The book made me think about many things--about the value of walking, of seeing "the places in between"; about how unfortunate (and maddening) it is that a man could take this journey, but a woman certainly couldn't; about Afghanistan's ancient history and its present. I liked that Stewart told his story objectively, that he resisted commentary about the people and places he encountered.

At some point in the journey, Stewart acquired a dog--Babur, who he named after a Mogul emperor whose steps he was following. The dog was a nice addition to the story (after all, everyone needs a traveling companion), but at some point the book became about the dog. And this made me grumpy. I like dogs well enough, but I bought a book about Afghanistan, not about Babur the dog. This man walked miles and months across a war-ravaged country, seeing things that very few Westerners will ever see (much less read about) and he ends the book with an elegy for his dog: "I don't imagine Babur would have been very impressed to see my crying now, trying to bring back five weeks walking alone together, with my hand on a grizzled golden head, which is Babur, beside me and alive."

It's not that I think a writer should have to tell me the story I want to hear, or that he has no right to tell his story. Maybe for him the story was about Babur the dog (before walking through Afghanistan, he had walked through Iran, Pakistan, India, and Nepal--so maybe walking had lost some of its fascination). At the very least, though, somewhere in the blurb and the various exclamations of praise on the book's cover someone should have said, "This is a book about a dog."

4 comments:

Lisa B. said...

Or, "A dog will figure prominently in this book's denouement!"

Or, "The writer uses a dog as a narrative device, upon which to displace his [insert emotion here]!"

Or, "Warning: Symbolic Dog!"

lis said...

If only the dog were a symbol, but I'm not sure he was. I tried to think about the dog's role as a narrative advice, but I got nothing. So if the dog figures in to the larger narrative about Afghanistan, I am too obtuse to get it.

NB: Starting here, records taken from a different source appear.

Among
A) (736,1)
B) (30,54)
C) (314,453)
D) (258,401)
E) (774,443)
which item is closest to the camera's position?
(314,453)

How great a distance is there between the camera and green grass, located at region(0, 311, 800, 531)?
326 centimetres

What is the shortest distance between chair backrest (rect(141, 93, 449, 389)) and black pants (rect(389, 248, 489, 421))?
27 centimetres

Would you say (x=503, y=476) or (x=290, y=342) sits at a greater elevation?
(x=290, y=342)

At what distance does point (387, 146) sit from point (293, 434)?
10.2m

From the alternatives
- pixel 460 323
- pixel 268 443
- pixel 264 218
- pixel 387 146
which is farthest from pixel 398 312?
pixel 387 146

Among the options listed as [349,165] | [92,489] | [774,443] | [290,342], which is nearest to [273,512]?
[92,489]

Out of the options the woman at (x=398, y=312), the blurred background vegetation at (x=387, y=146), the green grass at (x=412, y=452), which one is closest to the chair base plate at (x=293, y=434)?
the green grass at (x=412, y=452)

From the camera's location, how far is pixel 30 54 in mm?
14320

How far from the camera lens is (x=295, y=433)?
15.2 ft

Sarah @ Baby Bilingual said...

My favorite book about Afghanistan (well, okay, the only book I've ever read about Afghanistan, but definitely well-written and compelling) is Tamim Ansary's "West of Kabul, East of New York," about growing up bicultural (Afghan dad, American mom) in several very different places in Afghanistan before moving to Colorado as a teenager and then traveling around trying to figure out his identity. I was lucky enough to hear him speak about the impossibility of translating Persian poetry (at a foreign language teachers' conference). I don't remember any dogs in the story.

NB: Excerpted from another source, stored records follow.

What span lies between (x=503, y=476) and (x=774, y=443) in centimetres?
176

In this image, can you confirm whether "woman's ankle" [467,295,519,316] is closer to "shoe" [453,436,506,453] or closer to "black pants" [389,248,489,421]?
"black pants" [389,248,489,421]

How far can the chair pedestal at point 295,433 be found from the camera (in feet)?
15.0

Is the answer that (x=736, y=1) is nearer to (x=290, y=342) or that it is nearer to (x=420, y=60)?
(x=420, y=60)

A slightly-related fun book: "Round Ireland with a Fridge" by Tony Hawks. The title pretty much says it all, although he does more hitch-hiking than regular hiking. Also very few canines.

Dr. Write said...

This brings up an interesting point about covers and titles and blurbs. How much to give away? But you would think that somewhere on the book it would say something about dogs.
I love to judge books by their covers. (And, I must say, that though I loved dog books as a child, I tend to shy away from them now. Except The Curious Incident of the Dog in the Night-Time, which is not really about a dog.)